YOUR GOAL:
Below are records; work out how many of their lines contain the word "species" and reply with the number only.

[Source data]
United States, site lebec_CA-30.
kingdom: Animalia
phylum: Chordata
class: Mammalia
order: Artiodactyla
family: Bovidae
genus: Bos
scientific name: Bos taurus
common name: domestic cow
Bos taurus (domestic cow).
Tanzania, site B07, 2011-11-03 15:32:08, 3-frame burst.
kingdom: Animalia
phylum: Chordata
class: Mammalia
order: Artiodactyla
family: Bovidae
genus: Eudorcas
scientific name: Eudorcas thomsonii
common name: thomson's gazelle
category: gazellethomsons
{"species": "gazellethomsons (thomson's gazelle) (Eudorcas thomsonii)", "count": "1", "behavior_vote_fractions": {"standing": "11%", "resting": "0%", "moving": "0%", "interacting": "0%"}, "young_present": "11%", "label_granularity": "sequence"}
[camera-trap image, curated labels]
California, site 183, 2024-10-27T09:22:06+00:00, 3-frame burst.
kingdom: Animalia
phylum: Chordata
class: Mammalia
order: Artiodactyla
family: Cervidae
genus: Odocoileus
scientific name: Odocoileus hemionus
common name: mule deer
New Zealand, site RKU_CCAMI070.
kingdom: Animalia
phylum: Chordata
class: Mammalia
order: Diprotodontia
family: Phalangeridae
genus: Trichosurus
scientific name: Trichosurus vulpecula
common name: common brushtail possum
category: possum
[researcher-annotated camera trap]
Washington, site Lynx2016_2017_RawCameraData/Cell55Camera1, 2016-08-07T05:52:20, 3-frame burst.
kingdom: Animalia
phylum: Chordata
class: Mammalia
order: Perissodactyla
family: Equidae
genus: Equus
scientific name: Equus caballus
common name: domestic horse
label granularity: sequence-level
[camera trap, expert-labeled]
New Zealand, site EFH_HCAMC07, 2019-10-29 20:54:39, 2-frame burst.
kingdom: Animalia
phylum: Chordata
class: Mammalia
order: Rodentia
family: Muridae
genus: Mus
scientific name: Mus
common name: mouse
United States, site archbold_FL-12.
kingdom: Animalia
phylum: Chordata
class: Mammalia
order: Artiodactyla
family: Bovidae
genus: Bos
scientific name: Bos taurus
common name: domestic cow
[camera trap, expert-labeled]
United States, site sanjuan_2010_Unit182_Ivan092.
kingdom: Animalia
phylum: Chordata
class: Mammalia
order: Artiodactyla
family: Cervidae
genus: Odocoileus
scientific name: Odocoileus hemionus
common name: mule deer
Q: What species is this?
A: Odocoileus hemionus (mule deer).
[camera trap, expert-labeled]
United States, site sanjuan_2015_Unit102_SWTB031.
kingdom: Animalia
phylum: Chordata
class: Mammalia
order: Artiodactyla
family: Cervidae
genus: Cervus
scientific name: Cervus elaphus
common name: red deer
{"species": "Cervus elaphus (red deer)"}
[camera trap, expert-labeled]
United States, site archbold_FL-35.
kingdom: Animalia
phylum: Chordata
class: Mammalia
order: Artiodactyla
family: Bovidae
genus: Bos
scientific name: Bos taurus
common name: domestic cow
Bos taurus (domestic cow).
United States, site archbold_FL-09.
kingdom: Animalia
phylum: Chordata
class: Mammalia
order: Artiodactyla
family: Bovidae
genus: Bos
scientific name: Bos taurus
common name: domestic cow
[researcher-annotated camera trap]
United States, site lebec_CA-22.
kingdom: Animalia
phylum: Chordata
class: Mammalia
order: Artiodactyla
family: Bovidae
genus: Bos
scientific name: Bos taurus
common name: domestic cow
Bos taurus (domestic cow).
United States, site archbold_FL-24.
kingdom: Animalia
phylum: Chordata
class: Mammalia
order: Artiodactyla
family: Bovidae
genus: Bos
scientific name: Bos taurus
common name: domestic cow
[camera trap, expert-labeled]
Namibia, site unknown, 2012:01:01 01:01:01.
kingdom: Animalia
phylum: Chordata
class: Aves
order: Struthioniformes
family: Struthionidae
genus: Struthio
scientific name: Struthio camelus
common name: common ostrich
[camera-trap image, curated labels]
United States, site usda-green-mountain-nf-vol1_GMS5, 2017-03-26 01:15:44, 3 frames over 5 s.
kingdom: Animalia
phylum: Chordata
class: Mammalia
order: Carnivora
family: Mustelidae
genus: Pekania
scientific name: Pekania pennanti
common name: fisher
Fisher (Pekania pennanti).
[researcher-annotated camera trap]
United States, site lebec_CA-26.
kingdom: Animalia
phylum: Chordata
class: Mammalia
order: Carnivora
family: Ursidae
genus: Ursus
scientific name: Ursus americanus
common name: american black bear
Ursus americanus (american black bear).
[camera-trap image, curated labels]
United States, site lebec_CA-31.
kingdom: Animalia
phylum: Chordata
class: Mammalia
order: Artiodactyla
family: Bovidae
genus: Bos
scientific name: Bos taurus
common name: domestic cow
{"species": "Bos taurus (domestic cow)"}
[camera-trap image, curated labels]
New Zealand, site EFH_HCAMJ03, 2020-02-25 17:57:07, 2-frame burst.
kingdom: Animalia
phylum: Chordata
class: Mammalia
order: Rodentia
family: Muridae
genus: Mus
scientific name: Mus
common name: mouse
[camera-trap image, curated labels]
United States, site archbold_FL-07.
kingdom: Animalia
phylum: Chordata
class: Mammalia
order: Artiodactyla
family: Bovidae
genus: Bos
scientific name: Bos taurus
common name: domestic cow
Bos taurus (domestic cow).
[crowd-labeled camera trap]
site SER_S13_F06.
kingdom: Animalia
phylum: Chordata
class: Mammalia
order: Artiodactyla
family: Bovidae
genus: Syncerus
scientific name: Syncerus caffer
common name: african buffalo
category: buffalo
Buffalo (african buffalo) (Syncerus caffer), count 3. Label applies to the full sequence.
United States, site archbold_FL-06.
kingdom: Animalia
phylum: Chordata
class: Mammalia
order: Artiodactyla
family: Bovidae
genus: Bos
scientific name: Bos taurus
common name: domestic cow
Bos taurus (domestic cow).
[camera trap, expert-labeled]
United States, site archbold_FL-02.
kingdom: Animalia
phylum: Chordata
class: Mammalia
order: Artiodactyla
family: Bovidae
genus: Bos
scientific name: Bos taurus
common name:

FINISHED EXERCISE:
4